**ENTRIES SUPPLIED:**
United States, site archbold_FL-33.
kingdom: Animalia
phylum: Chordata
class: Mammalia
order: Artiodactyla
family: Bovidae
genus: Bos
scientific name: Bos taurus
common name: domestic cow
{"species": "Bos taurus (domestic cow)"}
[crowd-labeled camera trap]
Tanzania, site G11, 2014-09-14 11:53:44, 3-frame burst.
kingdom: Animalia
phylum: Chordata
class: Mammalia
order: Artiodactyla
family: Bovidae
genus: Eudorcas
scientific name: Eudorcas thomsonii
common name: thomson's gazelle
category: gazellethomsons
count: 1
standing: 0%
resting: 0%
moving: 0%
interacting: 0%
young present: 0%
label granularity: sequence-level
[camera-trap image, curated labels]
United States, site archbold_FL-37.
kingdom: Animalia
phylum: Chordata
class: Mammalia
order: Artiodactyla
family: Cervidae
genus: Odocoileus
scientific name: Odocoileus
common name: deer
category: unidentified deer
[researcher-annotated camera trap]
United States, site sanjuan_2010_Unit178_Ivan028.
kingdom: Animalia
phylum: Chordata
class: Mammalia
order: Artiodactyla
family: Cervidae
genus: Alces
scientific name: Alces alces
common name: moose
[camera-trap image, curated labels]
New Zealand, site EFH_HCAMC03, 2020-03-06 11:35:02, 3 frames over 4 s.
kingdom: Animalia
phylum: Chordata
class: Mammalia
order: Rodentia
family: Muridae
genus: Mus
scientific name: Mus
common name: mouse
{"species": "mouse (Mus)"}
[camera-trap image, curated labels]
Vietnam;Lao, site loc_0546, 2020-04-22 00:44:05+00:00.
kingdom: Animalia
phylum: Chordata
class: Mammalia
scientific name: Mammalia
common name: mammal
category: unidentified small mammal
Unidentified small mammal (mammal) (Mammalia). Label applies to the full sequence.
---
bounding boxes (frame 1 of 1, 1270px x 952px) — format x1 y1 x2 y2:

**TASK STATEMENT:**
Take the entries above and repeat them verbatim.

**RESULT FOR THIS TASK:**
United States, site archbold_FL-33.
kingdom: Animalia
phylum: Chordata
class: Mammalia
order: Artiodactyla
family: Bovidae
genus: Bos
scientific name: Bos taurus
common name: domestic cow
{"species": "Bos taurus (domestic cow)"}
[crowd-labeled camera trap]
Tanzania, site G11, 2014-09-14 11:53:44, 3-frame burst.
kingdom: Animalia
phylum: Chordata
class: Mammalia
order: Artiodactyla
family: Bovidae
genus: Eudorcas
scientific name: Eudorcas thomsonii
common name: thomson's gazelle
category: gazellethomsons
count: 1
standing: 0%
resting: 0%
moving: 0%
interacting: 0%
young present: 0%
label granularity: sequence-level
[camera-trap image, curated labels]
United States, site archbold_FL-37.
kingdom: Animalia
phylum: Chordata
class: Mammalia
order: Artiodactyla
family: Cervidae
genus: Odocoileus
scientific name: Odocoileus
common name: deer
category: unidentified deer
[researcher-annotated camera trap]
United States, site sanjuan_2010_Unit178_Ivan028.
kingdom: Animalia
phylum: Chordata
class: Mammalia
order: Artiodactyla
family: Cervidae
genus: Alces
scientific name: Alces alces
common name: moose
[camera-trap image, curated labels]
New Zealand, site EFH_HCAMC03, 2020-03-06 11:35:02, 3 frames over 4 s.
kingdom: Animalia
phylum: Chordata
class: Mammalia
order: Rodentia
family: Muridae
genus: Mus
scientific name: Mus
common name: mouse
{"species": "mouse (Mus)"}
[camera-trap image, curated labels]
Vietnam;Lao, site loc_0546, 2020-04-22 00:44:05+00:00.
kingdom: Animalia
phylum: Chordata
class: Mammalia
scientific name: Mammalia
common name: mammal
category: unidentified small mammal
Unidentified small mammal (mammal) (Mammalia). Label applies to the full sequence.
---
bounding boxes (frame 1 of 1, 1270px x 952px) — format x1 y1 x2 y2:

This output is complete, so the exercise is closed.